尾崎秀実 遺書

 私が妻子に只一つ大きな声で叫びたいことは、「一切の過去を忘れよ」「過去を棄てよ」ということです。私が昔からそれとなく云いつたえ、ことに過去二年九カ月にわたって何とかして分からせたいと考えて云ったり書いたりしたことはただそれだけだったのです。お金がもはや頼りにならないことは事実が否応なしに教えた筈です。物と雖もやがて同様です。結局それは過去の残骸です。否そればかりでなく、過去の記憶にすら捉われてはならない時です。一切を棄て切って勇ましく奮い立つもののみ将来に向って生き得るのだということをほんとに腹から知ってもらいたいというのです。

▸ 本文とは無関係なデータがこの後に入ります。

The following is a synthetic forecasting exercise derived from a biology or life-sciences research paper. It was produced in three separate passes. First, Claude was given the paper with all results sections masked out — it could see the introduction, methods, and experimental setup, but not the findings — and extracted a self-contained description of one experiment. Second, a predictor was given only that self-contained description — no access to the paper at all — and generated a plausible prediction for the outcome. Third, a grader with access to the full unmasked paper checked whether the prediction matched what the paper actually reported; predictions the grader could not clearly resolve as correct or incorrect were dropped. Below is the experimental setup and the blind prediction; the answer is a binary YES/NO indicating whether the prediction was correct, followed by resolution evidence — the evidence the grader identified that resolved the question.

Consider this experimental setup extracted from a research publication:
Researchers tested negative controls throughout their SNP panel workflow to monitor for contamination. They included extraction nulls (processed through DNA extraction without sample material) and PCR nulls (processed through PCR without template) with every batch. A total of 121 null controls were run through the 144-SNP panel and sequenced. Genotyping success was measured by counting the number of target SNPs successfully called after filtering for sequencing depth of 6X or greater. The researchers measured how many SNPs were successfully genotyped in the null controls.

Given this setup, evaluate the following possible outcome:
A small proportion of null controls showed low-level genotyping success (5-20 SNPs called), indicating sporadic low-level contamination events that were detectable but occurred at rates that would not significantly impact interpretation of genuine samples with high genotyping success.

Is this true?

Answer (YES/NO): NO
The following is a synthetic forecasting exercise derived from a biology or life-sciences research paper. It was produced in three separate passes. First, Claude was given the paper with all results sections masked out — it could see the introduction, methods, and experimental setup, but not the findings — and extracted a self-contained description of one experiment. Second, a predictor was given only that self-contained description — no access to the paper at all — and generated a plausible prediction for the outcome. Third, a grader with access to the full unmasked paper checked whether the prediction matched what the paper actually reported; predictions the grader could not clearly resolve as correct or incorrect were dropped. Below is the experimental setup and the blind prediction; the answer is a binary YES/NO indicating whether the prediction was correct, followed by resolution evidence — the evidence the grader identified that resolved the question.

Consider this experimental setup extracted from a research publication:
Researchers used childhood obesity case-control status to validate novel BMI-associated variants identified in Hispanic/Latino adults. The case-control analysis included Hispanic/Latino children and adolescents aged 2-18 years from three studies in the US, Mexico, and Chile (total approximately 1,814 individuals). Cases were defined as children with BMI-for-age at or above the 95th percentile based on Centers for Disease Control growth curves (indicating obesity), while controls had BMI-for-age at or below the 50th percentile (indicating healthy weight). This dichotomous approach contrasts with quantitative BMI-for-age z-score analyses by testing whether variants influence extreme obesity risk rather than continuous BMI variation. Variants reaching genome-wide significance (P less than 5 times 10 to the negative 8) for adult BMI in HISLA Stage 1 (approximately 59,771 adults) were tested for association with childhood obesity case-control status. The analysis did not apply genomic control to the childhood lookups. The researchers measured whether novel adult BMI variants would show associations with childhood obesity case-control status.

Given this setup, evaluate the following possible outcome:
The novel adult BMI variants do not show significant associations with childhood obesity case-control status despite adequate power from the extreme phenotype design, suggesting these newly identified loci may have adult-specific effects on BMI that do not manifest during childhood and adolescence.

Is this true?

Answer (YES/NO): NO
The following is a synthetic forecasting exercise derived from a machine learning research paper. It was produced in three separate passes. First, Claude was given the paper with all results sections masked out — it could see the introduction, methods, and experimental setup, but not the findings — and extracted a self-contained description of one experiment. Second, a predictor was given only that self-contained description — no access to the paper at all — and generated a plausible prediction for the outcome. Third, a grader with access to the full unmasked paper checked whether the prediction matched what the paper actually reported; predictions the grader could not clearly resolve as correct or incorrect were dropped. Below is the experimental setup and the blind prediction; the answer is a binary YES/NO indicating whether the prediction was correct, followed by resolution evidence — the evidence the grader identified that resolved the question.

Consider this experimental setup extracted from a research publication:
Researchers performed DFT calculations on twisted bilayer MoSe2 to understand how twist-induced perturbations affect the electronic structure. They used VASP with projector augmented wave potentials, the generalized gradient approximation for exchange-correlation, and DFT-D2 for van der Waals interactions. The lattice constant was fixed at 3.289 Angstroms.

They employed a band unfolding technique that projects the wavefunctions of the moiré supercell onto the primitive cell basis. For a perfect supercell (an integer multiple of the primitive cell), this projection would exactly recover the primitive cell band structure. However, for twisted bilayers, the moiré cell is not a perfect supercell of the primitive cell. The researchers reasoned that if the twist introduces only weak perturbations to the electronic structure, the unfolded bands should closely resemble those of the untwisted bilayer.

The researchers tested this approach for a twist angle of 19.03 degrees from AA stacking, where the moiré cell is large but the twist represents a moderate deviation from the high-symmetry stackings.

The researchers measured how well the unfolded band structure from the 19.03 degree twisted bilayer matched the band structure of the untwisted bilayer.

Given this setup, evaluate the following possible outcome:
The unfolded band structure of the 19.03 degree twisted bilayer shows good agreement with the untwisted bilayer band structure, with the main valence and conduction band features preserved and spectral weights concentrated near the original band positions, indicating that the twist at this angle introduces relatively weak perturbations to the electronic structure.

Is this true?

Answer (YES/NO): YES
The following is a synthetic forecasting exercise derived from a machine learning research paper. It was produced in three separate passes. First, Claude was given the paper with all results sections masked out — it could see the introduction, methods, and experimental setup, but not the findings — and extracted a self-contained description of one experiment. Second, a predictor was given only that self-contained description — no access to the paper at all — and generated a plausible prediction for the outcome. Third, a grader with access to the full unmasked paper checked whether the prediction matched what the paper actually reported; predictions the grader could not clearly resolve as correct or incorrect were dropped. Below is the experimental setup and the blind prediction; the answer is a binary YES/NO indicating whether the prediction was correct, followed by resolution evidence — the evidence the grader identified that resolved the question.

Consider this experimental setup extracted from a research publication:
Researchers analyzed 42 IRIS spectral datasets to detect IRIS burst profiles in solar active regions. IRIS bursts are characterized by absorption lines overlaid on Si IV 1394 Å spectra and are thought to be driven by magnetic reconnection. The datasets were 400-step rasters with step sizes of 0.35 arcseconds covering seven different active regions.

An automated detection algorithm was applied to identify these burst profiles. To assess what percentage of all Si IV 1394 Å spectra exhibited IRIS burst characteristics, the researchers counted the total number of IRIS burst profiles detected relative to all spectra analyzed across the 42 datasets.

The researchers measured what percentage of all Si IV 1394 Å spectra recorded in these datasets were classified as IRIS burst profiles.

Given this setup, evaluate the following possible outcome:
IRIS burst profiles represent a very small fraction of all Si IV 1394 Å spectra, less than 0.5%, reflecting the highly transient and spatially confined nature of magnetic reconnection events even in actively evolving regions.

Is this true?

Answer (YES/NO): YES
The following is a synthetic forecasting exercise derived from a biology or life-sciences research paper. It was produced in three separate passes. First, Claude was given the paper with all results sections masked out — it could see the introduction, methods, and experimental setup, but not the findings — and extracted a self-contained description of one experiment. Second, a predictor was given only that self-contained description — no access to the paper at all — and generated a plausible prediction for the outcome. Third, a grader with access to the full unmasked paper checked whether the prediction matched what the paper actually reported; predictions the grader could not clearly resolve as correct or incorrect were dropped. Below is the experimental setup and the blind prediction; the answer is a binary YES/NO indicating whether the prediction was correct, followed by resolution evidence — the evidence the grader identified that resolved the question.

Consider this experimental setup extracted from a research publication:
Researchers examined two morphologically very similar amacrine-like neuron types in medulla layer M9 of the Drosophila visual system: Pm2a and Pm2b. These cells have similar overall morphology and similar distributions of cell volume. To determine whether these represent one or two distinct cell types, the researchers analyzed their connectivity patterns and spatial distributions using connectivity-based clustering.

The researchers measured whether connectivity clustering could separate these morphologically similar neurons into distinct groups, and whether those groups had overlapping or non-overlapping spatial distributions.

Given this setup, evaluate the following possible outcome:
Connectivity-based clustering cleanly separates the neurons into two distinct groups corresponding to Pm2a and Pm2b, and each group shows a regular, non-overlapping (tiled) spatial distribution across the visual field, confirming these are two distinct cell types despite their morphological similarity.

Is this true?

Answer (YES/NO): NO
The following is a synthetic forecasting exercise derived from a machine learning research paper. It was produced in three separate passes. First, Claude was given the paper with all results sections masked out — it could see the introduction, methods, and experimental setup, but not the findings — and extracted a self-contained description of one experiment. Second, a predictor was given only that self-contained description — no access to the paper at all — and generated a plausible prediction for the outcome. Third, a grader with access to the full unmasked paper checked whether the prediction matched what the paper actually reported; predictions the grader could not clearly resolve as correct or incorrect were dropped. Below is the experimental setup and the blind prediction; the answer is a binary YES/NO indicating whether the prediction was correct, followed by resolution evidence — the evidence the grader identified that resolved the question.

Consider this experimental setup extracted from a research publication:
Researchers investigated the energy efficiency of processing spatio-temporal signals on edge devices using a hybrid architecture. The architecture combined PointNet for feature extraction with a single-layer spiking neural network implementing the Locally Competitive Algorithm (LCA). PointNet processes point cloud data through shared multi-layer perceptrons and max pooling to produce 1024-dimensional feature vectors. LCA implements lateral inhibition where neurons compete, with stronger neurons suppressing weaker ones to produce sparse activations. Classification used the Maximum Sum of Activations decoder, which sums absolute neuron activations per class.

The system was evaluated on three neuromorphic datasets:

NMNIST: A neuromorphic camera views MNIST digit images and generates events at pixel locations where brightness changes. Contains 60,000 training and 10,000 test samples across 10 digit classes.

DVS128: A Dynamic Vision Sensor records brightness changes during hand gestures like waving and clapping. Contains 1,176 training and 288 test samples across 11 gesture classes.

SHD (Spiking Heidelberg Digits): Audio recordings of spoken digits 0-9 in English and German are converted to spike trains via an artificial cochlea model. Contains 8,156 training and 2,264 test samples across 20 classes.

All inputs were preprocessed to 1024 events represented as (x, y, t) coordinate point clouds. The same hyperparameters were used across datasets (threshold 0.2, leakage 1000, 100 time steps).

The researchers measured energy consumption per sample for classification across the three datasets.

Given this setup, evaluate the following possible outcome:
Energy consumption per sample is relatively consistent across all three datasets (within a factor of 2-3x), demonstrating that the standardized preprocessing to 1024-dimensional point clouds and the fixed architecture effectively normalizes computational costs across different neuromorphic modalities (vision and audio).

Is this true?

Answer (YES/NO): NO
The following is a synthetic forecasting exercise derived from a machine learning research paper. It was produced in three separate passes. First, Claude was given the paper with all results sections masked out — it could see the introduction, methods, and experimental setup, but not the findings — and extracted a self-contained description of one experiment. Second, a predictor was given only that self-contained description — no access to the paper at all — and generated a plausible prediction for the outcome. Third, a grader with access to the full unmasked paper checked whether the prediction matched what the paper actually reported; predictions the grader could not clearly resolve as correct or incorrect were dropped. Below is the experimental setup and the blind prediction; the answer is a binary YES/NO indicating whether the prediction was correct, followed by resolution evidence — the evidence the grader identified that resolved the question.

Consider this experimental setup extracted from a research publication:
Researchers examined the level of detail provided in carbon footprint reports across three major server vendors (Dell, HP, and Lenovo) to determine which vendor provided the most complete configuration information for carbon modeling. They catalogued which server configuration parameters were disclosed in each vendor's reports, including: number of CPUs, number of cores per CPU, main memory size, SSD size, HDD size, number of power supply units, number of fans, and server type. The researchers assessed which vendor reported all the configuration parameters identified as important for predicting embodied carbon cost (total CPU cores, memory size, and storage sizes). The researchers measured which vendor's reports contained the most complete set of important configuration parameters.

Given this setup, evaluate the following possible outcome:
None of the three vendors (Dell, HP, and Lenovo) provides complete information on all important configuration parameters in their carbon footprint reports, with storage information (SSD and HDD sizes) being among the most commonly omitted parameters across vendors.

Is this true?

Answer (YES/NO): NO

だが私には迫り来る時代の姿があまりにもはっきり見えているので、どうしても自分や家庭のことに特別な考慮を払う余裕が無かったのです。というよりもそんなことを考えたとて無駄だ、一途に時代に身を挺して生き抜くことのうちに自分もまた家族たちも大きく生かされることもあろうと真実考えたのでありました。

私の最後の言葉をも一度繰り返したい。「大きく眼を開いてこの時代を見よ」と。真に時代を洞見するならば、もはや人を羨む必要もなく、また我が家の不幸を嘆くにも当らないであろう。時代を見、時代の理解に徹して行ってくれることは、私の心に最も近づいてくれる所以ゆえんなのだ、これこそは私に対する最大の供養であると、どうぞお伝え下さい。